Archive for September, 2008

Portland Pie Co.

Tuesday, September 30th, 2008

The Maine Switch has reviewed Portland Pie Company.

“Whether you’re a cheese-free vegetarian or a die-hard meat eater who loves piles of mozzarella, Portland Pie has a pizza perfectly suited to your tastes.”

Where the Jetsons Eat

Tuesday, September 30th, 2008

Portland Magazine has published their review of The Grill Room online.

“Set in the heart of the Old Port, the hot spot (a perfect coupling with a show at nearby Nickelodeon Cinema or Merrill Auditorium) features wood-grilled meats and fish–think F. Parker Reidy’s for the 21st century. “

Chef et al.

Tuesday, September 30th, 2008

Having enjoyed his first visit to Chef et al. for brunch, New2Maine.com decided to return for dinner and has written a review of the meal.

October Portland Magazine

Tuesday, September 30th, 2008

The October issue of Portland Magazine is now on newsstands. It has articles on the use of periwinkles by Maine chefs and on the popularity of Maine blueberries, as well as a review of The Grill Room. The review isn’t available yet online; I’ll link to it as soon as it is.

Hot Suppa! Profile

Tuesday, September 30th, 2008

KeepMECurrent.com‘s quarterly print publication Food, etc is now out. It includes an interview with the owner’s of Hot Suppa!. You can find a copy of the publication in the free newspaper racks at Hannaford.

This Week’s Events

Monday, September 29th, 2008

There will be a Tuscan wine dinner at Bar Lola on Tuesday. The next Piatto per Tutti cooking class is on Monday; the classses are taught by baker Stephen Lanzalotta. There are wine tastings at West End Grocery on Friday and at Leroux Kitchen on Saturday. Farmers’ Markets are taking place in Monument Square on Wednesday and at Deering Oaks Park on Saturday. Friday through Sunday Novare Res is holding an Oktoberfest. For more information on these and other upcoming food happenings in the area, visit the event calendar.

Lakes Brew Fest

Monday, September 29th, 2008

BeerBloggers.com has published a report on the weekend’s Lakes Region Brewers Festival

Jamaican

Monday, September 29th, 2008

There was an article on Jamaican cooking in last week’s Portland Phoenix

Parker’s

Sunday, September 28th, 2008

Parker’s received 1½ stars from this week’s Taste & Tell review in the Maine Sunday Telegram.

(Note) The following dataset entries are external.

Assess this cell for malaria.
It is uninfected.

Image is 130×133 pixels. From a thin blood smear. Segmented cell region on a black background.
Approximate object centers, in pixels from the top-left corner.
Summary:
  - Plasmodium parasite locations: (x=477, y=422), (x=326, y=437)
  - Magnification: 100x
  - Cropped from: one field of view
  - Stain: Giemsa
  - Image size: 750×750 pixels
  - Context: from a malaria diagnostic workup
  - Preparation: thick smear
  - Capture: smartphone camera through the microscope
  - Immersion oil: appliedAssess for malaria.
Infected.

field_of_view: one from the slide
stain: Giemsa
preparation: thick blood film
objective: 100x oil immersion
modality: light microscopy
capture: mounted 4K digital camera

“Dishes dominated by starch, overcooked seafood and poor-quality ingredients spoil meals at Parker’s Restaurant.”

Arabica

Saturday, September 27th, 2008

Arabica reopened yesterday in their new space at 2 Free St.

Eating the Peninsula

Saturday, September 27th, 2008

Travels with Hilary has spent a few days eating her way around the Portland peninsula making stops at Eve’s, Mims Brasserie, The Grill Room, Hugo’s, Bresca, The Porthole, Artemisia, Black Tie, Micucci’s and Two Fat Cats before heading “back to reality.”

The Station

Saturday, September 27th, 2008

1:00 a.m. Curfew has reviewd The Station.

“The Station is located in the sketchy shopping plaza on St. John St. From the outside it looks like you might get knived, but have no fear – this bar has been around for near 20 years and isn’t scary in the least.”

Blue Ribbon Apple Pie

Friday, September 26th, 2008

Chow Maine‘s Nancy English was one of the judges at the Cumberland Fair’s apple pie contest. She’s posted her insights on the winning pies and thoughts on what makes great apple pie so challenging to make.

15,000 Oysters

Friday, September 26th, 2008

Portlanders looking at options for a weekend foodie road trip might want to consider the Pemaquid Oyster Festival this Sunday. The Maine Mouth reports that “15,000 oysters that will be shucked and served fresh on the half shell, broiled, stewed, and baked as Oysters Rockefeller” at the festival.

Trip to Back Bay Grill

Thursday, September 25th, 2008

Travels with Hilary has written a review of Back Bay Grill.

“With all the hype about Portland’s foodie-fave restaurants, you know—555, Evangeline, Hugo’s, Fore Street, Cinque Terre, Bresca—sometimes out-of-sight/out-of-mind Back Bay Grill gets overlooked. It shouldn’t.”